Island I Vow is Loch Lomond’s most northerly island lying almost in the middle of the loch in one of the narrowest parts of loch Lomond.
A small tree covered island of approximately 100 metres in length, once being the stronghold of the clan MacFarlane.
The MacFarlane’s made the island their home after their earlier castle on Inveruglas Isle had been destroyed by Oliver Cromwell’s army in 1654 due to the clans loyalty to the Stuart’s cause, the castle here been built as early as 1577.
In 1697 the MacFarlane’s moved to a new residence at Arrochar on Loch Long and the castle on Island I Vow was used as a store. It may still have been inhabited until 1724.
The English poet William Wordsworth visited the island in 1814 to find the castle already a ruin, although at this time the island was still inhabited, albeit by a hermit living in the castle’s dungeon and inspired Wordsworth to pen The Brownie’s Cell.

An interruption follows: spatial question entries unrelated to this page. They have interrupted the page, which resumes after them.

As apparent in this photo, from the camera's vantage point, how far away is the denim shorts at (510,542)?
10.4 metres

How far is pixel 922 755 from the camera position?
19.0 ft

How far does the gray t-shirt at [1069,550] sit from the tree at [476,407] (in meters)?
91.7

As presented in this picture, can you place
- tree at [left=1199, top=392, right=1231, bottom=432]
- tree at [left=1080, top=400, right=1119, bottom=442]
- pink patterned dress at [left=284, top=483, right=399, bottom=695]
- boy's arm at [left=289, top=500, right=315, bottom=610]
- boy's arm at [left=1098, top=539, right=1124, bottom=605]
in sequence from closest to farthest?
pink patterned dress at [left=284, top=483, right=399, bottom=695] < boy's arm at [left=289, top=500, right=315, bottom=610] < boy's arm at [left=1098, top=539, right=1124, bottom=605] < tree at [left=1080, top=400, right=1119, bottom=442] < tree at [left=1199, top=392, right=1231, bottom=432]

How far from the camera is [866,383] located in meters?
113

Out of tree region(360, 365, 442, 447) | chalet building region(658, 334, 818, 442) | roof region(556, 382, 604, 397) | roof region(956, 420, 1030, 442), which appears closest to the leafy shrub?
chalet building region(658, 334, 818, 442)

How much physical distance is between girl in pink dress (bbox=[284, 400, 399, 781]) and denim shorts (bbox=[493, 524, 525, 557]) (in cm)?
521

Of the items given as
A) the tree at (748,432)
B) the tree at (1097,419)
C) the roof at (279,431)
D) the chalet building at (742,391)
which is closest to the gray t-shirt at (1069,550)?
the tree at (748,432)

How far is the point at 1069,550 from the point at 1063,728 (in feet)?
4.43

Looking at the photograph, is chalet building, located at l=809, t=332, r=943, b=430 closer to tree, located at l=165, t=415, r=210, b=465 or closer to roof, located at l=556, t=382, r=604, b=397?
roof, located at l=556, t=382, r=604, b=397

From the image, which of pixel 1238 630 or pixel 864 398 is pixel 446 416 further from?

Proud remnant was he of a fearless race,
Who stood and flourished face to face
With their perennial hills...All were dispossessed, save him whose smile
Shot lightning through this lonely isle!
No rights had he but what he made
To this small spot, his leafy shade
Wordsworth returned to Loch Lomond in 1831, and hearing of the hermit’s death, he penned these lines:
How disappeared he? Ask the newt and toad;
Ask of his fellow men and they will tell
How he was found, cold as an icicle,
Under an arch of that forlorn abode
The ruins of the old castle covered by trees and ivy can still be seen on the southern end of the island, and steps still lead down to castle dungeon.
It has been reported that during the 1940s the island was inhabited by another hermit for a short time, making the castle dungeon his home. He is said to be responsible for marking out the small paths around the island using stones collected from the shoreline.